Action item:
Out of the material that follows, write out exactly the lines from the line with "genus: Rattus" to the line with "common name: secretary bird", both ends included, and no others.

Exercise data:
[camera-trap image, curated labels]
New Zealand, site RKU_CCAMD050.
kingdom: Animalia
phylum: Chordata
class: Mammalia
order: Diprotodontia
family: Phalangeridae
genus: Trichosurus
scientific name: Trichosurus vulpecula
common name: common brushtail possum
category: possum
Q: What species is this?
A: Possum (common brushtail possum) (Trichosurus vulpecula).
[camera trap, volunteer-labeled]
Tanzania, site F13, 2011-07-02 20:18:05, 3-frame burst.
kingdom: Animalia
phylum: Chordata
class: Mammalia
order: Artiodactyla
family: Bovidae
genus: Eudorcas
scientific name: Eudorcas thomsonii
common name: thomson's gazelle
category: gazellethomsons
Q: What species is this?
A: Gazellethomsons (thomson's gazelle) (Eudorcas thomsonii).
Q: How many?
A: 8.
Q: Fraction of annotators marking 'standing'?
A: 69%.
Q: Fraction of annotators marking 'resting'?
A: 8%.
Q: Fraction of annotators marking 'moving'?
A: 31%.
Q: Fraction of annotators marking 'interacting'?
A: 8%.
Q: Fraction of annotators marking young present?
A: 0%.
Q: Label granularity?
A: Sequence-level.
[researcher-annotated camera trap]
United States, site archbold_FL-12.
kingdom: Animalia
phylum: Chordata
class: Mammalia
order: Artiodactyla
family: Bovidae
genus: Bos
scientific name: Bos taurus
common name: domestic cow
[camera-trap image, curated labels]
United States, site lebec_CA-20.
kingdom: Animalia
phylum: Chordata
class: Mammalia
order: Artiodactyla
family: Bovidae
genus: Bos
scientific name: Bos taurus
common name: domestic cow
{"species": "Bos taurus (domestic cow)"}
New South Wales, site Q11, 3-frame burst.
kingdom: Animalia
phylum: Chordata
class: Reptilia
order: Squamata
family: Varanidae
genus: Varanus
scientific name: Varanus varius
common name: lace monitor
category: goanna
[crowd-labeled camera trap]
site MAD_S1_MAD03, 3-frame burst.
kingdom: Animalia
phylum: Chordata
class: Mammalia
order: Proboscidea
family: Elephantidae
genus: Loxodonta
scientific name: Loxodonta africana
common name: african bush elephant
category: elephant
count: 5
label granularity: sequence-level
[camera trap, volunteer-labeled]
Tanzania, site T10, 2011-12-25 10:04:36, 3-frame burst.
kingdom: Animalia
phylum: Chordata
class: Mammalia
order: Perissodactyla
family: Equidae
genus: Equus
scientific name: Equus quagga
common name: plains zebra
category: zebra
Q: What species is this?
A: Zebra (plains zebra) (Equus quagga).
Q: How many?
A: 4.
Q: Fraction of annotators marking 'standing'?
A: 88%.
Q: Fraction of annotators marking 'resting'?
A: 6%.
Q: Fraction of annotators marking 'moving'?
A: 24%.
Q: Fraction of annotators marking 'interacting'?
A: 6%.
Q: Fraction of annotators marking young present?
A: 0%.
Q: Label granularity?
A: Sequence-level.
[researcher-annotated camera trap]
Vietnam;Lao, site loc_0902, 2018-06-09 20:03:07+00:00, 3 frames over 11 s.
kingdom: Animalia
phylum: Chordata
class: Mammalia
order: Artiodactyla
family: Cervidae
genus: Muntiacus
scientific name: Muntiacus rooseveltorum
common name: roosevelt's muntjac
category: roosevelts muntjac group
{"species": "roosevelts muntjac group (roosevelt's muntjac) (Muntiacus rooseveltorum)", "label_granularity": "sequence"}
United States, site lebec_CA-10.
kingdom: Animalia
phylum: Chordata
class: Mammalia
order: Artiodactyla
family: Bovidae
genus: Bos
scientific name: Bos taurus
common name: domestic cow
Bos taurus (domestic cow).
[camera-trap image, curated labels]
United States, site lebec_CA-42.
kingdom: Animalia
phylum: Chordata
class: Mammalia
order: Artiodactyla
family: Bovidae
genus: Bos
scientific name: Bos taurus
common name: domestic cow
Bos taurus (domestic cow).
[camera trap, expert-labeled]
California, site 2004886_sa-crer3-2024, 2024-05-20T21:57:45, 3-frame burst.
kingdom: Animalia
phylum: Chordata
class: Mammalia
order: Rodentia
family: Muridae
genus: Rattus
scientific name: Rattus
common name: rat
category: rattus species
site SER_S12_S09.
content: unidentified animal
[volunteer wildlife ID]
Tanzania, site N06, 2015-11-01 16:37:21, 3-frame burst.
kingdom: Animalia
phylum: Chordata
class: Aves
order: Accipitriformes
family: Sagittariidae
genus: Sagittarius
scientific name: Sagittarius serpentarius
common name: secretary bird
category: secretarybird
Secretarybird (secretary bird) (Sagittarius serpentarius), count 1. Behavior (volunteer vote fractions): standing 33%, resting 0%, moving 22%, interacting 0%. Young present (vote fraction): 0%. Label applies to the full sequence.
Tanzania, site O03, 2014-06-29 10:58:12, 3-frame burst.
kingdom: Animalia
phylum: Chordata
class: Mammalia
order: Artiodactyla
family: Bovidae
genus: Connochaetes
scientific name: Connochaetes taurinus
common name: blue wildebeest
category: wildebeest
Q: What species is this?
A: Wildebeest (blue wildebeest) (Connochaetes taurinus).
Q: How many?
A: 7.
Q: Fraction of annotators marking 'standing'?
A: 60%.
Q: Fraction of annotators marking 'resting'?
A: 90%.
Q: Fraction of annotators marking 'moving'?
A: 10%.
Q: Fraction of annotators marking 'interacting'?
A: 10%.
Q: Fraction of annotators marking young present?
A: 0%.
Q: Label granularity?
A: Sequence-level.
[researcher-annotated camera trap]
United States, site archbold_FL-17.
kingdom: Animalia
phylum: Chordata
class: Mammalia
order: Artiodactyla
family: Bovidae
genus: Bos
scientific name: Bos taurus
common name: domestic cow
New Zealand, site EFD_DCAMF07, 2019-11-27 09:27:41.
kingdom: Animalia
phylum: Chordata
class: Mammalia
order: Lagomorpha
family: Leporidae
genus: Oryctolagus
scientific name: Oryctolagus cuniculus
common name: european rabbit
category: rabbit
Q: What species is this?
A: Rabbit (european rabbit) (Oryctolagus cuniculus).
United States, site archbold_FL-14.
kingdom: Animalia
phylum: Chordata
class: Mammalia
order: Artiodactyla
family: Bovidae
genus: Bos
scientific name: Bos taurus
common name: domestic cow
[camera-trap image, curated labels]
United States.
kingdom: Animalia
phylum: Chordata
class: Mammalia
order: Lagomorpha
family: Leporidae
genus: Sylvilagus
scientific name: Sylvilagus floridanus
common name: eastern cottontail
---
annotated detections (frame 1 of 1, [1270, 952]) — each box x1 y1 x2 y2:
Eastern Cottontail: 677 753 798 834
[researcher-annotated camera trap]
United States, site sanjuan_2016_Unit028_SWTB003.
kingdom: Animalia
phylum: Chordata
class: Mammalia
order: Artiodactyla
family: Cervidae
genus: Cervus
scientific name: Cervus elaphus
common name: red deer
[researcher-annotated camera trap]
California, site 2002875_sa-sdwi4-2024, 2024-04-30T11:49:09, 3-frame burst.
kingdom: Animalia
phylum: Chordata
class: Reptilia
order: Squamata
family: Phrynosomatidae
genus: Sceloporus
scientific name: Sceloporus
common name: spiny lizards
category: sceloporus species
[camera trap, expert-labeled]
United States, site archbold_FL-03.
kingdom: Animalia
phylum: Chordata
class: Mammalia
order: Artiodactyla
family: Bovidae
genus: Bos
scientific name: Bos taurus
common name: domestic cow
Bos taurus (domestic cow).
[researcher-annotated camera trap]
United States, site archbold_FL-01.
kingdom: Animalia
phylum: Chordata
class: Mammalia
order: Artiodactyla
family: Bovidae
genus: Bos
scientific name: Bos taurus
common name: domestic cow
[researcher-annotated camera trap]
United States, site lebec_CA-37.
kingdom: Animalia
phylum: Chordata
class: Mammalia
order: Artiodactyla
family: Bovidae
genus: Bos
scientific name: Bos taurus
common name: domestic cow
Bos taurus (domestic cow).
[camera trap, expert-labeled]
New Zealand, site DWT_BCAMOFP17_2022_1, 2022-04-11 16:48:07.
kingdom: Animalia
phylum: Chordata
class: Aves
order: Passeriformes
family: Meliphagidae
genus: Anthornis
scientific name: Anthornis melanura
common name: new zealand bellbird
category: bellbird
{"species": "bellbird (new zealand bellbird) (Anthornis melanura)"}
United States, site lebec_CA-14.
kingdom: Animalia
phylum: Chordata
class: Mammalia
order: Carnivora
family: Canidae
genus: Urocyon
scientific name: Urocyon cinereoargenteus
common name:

Result for this exercise:
genus: Rattus
scientific name: Rattus
common name: rat
category: rattus species
site SER_S12_S09.
content: unidentified animal
[volunteer wildlife ID]
Tanzania, site N06, 2015-11-01 16:37:21, 3-frame burst.
kingdom: Animalia
phylum: Chordata
class: Aves
order: Accipitriformes
family: Sagittariidae
genus: Sagittarius
scientific name: Sagittarius serpentarius
common name: secretary bird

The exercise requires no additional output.